All Products
Search
Document Center

EventBridge:EventHouse overview

Last Updated:Mar 05, 2026

Overview

Important

This feature is currently in invitational preview. To use it, fill out the feature invitational preview request form.

EventHouse is EventBridge’s cloud-native event lakehouse. It handles storage, governance, and intelligent analytics for event data.

EventBridge’s event bus solves event routing and delivery. EventHouse builds on this to address what to do with event data after it is stored. EventHouse unifies structured, semi-structured, and unstructured data from message queues (such as Kafka and RocketMQ), relational databases (such as MySQL), and object storage (such as OSS) into a standard event model. Using its built-in Open Catalog and AI semantic layer, EventHouse manages heterogeneous data sources with Zero-ETL and enables real-time analysis through SQL queries or AI agents.

image

Core components

EventHouse consists of three core components. Each works independently but collaborates closely:

Component

Location

Core capabilities

Data catalog

Metadata management center

Multi-source metadata registration, schema evolution management, data lineage tracking, fine-grained access control

Data analysis

Compute engine layer

Unified stream and batch SQL, federated query, materialized view, real-time anomaly detection

Data intelligence (Luma)

AI analytics layer

AI semantic layer, MCP protocol integration, autonomous DataAgent analysis, natural language querying

Core value

Zero-ETL (seamless data integration)

Map external data sources (such as RDS and OSS) directly. Run federated queries without moving data into EventHouse. This reduces data latency and storage cost.

Unified governance

Use Open Catalog to manage metadata and track lineage for “dark data” from message queues that lack schema definitions. Break down data silos.

Agentic analytics

Natively integrate MCP (Model Context Protocol). AI agents understand event data structures and perform analytics using natural language questions.


Data catalog

The data catalog is EventHouse’s metadata management center. It manages metadata, schema definitions, access permissions, and data lineage for all connected data sources.

Unified metadata management

  • Multi-source mapping: The catalog automatically discovers and registers metadata from data sources such as Kafka, RocketMQ, and RDS.

  • Schema evolution: Automatically infer and manage schema versions for event data. When upstream fields change, maintain compatibility to prevent downstream analysis tasks from breaking.

  • Data lineage tracking: Track events across their full lifecycle—from production (producer) and storage (eventstore) to analysis—to support troubleshooting and impact assessment.

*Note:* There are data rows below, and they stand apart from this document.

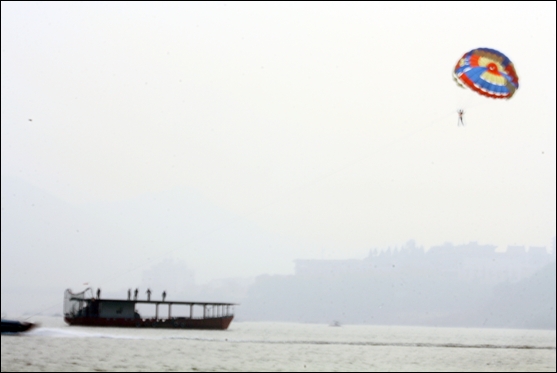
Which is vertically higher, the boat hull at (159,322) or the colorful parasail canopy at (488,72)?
the colorful parasail canopy at (488,72)

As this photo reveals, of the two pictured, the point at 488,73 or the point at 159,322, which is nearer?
the point at 488,73

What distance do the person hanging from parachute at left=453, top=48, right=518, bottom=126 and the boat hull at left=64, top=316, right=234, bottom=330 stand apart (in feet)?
197

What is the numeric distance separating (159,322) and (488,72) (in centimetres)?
6616

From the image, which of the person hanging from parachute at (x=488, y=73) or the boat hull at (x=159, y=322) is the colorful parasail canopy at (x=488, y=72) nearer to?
the person hanging from parachute at (x=488, y=73)

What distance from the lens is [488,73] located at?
4556 cm

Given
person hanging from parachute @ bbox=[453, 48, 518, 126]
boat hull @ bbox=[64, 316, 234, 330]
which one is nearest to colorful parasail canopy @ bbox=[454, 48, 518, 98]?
person hanging from parachute @ bbox=[453, 48, 518, 126]

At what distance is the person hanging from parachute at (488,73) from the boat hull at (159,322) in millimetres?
60135

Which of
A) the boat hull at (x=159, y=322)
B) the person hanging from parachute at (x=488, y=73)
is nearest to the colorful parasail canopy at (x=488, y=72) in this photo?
the person hanging from parachute at (x=488, y=73)

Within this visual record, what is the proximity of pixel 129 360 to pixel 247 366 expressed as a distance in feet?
28.9

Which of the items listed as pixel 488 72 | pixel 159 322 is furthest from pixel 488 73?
pixel 159 322

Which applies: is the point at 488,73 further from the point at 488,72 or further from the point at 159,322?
the point at 159,322

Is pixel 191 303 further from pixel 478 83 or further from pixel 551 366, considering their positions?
pixel 478 83

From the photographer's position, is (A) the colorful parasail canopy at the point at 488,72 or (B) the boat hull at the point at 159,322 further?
(B) the boat hull at the point at 159,322

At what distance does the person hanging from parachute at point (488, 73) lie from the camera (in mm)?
44688
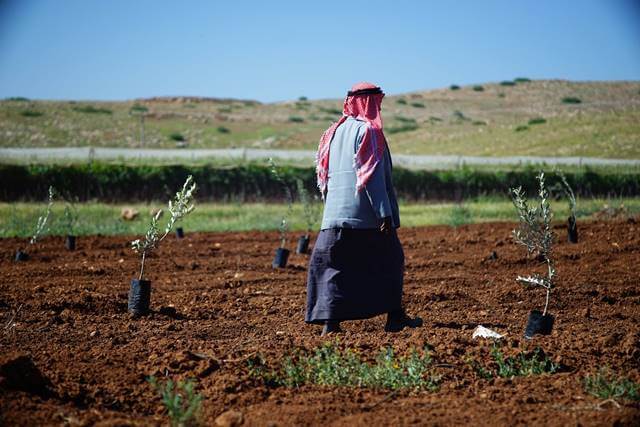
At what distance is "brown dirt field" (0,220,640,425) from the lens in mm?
4031

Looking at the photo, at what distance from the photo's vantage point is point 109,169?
2002cm

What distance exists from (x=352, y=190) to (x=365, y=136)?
1.25 feet

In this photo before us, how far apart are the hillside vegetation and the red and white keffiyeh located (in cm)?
1994

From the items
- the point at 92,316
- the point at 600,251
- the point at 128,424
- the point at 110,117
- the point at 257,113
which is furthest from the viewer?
the point at 257,113

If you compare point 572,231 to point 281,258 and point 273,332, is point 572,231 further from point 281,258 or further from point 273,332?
point 273,332

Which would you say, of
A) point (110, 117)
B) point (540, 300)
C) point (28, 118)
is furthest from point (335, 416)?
point (110, 117)

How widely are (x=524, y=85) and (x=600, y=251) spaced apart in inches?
2291

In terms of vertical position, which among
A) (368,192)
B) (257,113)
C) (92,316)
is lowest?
(92,316)

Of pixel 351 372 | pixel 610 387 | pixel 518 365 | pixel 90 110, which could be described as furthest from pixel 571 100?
pixel 610 387

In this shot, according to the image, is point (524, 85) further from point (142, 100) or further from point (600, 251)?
point (600, 251)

Open ecosystem compatibility

Open Catalog supports open table formats such as Iceberg, Hudi, and Delta Lake. Avoid vendor lock-in and choose your compute engine freely.

Permissions and security

Provide fine-grained access control (ACL) at the database, table, and column levels.

Scenario: Unified data view

In E-commerce, order data may be split between RocketMQ (real-time stream) and MySQL (persistence). Use the catalog to create a unified view that logically joins the real-time order stream in MQ with user information tables in the database. Query this view directly—no need to know where data is physically stored.


Data analysis

Data analysis is EventHouse’s compute engine layer. It delivers high-performance SQL queries, stream processing, and federated query capabilities.

Intelligent query engine

  • Multimodal querying: Support three query modes—SQL (structured), NoSQL (document-based), and External (external data source queries).

  • Unified stream and batch: Use the same SQL syntax to query historical archived data (batch) and real-time event streams (streaming).

  • Materialized view: Precompute and cache frequent query results in materialized views for millisecond-level response times.

Federated query

  • Cross-source joint analysis: Without data migration, use SQL JOIN to directly link internal tables in EventHouse with external sources such as OSS log files or RDS dimension tables.

  • Predicate pushdown: Push filter conditions down to the source. Pull only necessary data to improve query efficiency.

Real-time anomaly detection

  • Use built-in time window functions (Tumble, Hop, Session) to compute real-time metrics such as transaction success rate and latency distribution.

  • Combine with a rules engine. When analysis results cross a threshold (for example, “more than 100 failed orders in one minute”), trigger an alert event automatically.

Technical advantages

Feature

Description

Storage-compute separation

Store data on low-cost object storage. Scale compute resources elastically to handle traffic spikes.

High compression ratio

Apply columnar compression optimized for event data (JSON/CloudEvents). Reduce storage costs by over 50% compared to traditional databases.


Data intelligence (Luma)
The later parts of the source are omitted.